Working data:
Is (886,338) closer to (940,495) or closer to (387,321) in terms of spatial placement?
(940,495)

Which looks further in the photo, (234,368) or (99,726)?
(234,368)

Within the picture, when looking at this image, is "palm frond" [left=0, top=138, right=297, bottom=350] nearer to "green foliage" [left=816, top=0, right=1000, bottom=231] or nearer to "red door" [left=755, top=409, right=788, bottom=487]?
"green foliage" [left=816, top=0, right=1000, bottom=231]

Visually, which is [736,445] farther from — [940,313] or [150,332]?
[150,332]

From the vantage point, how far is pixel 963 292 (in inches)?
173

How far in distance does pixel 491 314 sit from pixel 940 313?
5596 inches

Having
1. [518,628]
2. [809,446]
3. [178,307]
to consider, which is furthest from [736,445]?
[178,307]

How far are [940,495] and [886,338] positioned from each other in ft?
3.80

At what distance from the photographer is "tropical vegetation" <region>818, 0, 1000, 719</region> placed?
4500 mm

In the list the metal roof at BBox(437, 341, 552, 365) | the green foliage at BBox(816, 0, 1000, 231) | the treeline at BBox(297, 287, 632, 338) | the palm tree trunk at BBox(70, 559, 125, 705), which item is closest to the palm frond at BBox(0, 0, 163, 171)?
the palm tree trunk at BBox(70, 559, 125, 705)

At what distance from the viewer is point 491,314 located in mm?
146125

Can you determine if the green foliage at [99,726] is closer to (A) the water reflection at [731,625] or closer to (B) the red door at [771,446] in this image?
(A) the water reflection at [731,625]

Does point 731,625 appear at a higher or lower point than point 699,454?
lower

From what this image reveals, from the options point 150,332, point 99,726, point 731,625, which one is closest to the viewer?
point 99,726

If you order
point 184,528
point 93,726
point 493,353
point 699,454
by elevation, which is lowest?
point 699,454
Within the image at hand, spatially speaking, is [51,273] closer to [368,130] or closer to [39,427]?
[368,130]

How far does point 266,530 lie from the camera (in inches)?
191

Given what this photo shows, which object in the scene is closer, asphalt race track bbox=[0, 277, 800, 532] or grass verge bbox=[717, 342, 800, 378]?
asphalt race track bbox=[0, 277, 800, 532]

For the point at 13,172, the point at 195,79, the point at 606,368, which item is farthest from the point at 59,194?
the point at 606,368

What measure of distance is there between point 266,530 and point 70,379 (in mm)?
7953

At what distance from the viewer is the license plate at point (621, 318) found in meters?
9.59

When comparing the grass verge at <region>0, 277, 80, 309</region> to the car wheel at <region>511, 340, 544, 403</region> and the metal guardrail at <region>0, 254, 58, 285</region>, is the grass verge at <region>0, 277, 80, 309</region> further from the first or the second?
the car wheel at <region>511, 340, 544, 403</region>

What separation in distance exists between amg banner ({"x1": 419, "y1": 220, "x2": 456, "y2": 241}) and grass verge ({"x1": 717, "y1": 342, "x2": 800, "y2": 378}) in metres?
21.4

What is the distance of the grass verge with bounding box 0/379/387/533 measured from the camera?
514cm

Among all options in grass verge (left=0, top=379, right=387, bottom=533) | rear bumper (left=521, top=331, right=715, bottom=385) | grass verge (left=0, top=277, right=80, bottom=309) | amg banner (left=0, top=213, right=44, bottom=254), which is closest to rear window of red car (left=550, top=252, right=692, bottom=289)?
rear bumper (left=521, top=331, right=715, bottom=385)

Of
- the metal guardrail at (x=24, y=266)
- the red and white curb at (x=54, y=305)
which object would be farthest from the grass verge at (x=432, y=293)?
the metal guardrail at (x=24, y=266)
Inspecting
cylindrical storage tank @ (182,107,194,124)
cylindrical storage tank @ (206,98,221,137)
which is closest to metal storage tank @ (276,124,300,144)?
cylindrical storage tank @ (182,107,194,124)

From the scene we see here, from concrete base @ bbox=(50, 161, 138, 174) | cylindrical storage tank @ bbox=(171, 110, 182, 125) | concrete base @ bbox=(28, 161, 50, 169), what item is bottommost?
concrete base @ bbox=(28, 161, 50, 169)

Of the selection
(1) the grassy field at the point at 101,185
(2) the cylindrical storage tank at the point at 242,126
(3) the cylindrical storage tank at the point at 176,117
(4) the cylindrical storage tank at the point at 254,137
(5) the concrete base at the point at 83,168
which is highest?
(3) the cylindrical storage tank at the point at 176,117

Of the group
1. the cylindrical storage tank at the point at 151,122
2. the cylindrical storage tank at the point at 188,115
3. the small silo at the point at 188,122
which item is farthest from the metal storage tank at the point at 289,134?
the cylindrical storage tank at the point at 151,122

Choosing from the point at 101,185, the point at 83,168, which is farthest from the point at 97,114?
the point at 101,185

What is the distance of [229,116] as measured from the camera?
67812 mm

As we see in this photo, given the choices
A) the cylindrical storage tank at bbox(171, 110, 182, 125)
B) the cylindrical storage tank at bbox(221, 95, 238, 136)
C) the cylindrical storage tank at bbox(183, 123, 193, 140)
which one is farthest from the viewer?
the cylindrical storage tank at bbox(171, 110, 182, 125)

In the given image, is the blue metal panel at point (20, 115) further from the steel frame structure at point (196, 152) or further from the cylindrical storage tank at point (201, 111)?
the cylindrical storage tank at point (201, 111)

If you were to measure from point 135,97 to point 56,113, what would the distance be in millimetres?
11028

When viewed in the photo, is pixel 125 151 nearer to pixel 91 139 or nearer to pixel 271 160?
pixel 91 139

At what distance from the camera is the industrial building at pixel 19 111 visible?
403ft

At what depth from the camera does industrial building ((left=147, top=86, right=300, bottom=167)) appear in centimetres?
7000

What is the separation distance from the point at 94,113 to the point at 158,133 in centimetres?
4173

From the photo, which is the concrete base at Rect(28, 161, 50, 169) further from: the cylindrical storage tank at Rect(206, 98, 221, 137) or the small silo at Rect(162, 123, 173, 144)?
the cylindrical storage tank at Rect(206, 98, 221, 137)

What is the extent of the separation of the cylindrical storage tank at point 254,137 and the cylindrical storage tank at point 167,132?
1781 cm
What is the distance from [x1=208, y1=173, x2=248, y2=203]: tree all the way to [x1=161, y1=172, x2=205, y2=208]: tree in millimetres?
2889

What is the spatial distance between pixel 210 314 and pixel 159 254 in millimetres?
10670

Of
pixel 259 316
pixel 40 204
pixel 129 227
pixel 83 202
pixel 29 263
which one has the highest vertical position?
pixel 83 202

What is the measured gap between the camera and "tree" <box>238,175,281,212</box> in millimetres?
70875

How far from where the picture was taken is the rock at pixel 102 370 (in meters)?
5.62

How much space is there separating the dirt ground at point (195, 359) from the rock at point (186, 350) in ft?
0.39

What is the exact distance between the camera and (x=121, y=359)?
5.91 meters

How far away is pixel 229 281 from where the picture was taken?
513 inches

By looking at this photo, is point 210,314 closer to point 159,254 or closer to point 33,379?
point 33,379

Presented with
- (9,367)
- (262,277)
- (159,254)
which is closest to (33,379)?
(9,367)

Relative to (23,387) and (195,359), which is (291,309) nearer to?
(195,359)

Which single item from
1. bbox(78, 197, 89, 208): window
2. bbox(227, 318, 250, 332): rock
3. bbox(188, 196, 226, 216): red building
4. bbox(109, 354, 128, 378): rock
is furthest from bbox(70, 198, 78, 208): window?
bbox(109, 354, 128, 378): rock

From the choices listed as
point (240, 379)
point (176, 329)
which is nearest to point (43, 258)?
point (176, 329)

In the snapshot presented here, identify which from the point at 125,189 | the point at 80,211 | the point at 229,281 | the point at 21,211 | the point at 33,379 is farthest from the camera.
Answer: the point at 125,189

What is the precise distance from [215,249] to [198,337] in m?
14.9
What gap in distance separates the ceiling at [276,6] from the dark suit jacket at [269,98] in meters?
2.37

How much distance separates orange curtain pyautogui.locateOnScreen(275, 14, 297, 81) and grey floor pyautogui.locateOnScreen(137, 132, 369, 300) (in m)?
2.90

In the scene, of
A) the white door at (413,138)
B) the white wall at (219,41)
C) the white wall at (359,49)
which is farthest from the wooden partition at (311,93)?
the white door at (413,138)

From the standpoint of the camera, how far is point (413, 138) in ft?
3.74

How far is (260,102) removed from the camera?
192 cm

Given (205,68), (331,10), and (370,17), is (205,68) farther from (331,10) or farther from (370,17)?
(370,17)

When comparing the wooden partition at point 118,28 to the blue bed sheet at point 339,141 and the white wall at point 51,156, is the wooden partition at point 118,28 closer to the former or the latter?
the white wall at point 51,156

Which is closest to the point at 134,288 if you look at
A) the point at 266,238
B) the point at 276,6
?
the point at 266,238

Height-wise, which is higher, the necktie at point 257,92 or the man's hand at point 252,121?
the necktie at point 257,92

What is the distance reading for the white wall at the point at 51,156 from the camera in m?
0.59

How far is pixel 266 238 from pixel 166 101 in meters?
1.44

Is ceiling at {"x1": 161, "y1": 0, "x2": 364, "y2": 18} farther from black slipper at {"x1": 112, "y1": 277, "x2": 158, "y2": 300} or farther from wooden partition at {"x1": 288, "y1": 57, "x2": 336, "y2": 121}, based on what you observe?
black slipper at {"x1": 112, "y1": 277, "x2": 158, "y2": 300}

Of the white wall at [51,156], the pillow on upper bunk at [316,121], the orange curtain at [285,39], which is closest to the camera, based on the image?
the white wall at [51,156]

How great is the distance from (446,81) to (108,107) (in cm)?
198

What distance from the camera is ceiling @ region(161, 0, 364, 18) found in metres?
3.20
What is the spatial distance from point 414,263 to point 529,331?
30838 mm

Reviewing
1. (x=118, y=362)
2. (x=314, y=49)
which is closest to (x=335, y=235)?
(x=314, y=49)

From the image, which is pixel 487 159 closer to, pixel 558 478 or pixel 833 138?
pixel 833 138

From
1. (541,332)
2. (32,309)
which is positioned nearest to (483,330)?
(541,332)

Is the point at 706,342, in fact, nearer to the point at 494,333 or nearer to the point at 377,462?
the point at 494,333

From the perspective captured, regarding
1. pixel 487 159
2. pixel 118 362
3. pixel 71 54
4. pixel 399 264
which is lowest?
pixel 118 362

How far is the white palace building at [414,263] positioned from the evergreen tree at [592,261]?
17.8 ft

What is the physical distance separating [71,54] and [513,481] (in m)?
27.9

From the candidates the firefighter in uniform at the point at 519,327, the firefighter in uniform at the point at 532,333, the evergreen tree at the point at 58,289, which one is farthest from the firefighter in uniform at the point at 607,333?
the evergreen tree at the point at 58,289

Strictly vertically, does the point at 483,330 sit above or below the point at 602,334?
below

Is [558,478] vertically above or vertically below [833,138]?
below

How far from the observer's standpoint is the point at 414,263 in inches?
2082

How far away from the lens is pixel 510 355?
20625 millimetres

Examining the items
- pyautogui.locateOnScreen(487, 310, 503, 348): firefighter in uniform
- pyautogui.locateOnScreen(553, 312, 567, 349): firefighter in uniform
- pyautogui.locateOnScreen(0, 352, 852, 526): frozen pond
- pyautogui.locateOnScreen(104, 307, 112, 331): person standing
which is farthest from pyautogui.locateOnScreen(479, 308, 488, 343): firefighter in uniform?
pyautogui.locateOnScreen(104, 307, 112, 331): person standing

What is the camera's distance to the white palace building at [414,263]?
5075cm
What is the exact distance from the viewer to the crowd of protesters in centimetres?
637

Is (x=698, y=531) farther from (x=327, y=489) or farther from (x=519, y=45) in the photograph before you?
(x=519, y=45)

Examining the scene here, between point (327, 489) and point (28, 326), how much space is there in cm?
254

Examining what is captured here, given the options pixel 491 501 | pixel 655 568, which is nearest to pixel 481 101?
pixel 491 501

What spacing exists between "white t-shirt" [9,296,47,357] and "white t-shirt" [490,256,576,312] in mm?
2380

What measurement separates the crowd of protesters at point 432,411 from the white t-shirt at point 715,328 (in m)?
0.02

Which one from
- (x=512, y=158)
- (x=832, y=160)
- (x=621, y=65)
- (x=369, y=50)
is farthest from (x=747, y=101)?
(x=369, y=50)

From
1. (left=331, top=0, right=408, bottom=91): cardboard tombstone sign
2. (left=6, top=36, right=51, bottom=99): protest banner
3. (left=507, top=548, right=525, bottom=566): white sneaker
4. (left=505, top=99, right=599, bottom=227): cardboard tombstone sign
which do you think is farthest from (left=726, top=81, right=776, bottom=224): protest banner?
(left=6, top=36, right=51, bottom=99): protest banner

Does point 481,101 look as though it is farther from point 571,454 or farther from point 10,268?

Problem:
Take the line that contains "Strictly vertically, does" and every line after it through the end of the listing above, and repeat them exactly.

Solution to this task:
Strictly vertically, does the point at 483,330 sit above or below the point at 602,334?
below

Is [558,478] vertically above or vertically below [833,138]?
below

How far from the observer's standpoint is the point at 414,263 in inches?
2082

How far away from the lens is pixel 510 355?
20625 millimetres

Examining the items
- pyautogui.locateOnScreen(487, 310, 503, 348): firefighter in uniform
- pyautogui.locateOnScreen(553, 312, 567, 349): firefighter in uniform
- pyautogui.locateOnScreen(0, 352, 852, 526): frozen pond
- pyautogui.locateOnScreen(104, 307, 112, 331): person standing
which is farthest from pyautogui.locateOnScreen(479, 308, 488, 343): firefighter in uniform?
pyautogui.locateOnScreen(104, 307, 112, 331): person standing

What is the camera's distance to the white palace building at [414,263]?
5075cm
What is the exact distance from the viewer to the crowd of protesters in centimetres?
637

Is (x=698, y=531) farther from (x=327, y=489) or farther from (x=519, y=45) in the photograph before you?
(x=519, y=45)

Examining the scene here, between point (327, 489) and point (28, 326), how much space is there in cm?
254

Examining what is captured here, given the options pixel 491 501 | pixel 655 568, which is nearest to pixel 481 101?
pixel 491 501

What spacing exists between "white t-shirt" [9,296,47,357] and "white t-shirt" [490,256,576,312] in mm?
2380

What measurement separates the crowd of protesters at point 432,411 from the white t-shirt at point 715,328 (in m)?
0.02

Which one from
- (x=512, y=158)
- (x=832, y=160)
- (x=621, y=65)
- (x=369, y=50)
is farthest from (x=747, y=101)?
(x=369, y=50)

From
1. (left=331, top=0, right=408, bottom=91): cardboard tombstone sign
2. (left=6, top=36, right=51, bottom=99): protest banner
3. (left=507, top=548, right=525, bottom=566): white sneaker
4. (left=505, top=99, right=599, bottom=227): cardboard tombstone sign
which do you think is farthest from (left=726, top=81, right=776, bottom=224): protest banner?
(left=6, top=36, right=51, bottom=99): protest banner

Does point 481,101 look as though it is farther from point 571,454 or farther from point 10,268?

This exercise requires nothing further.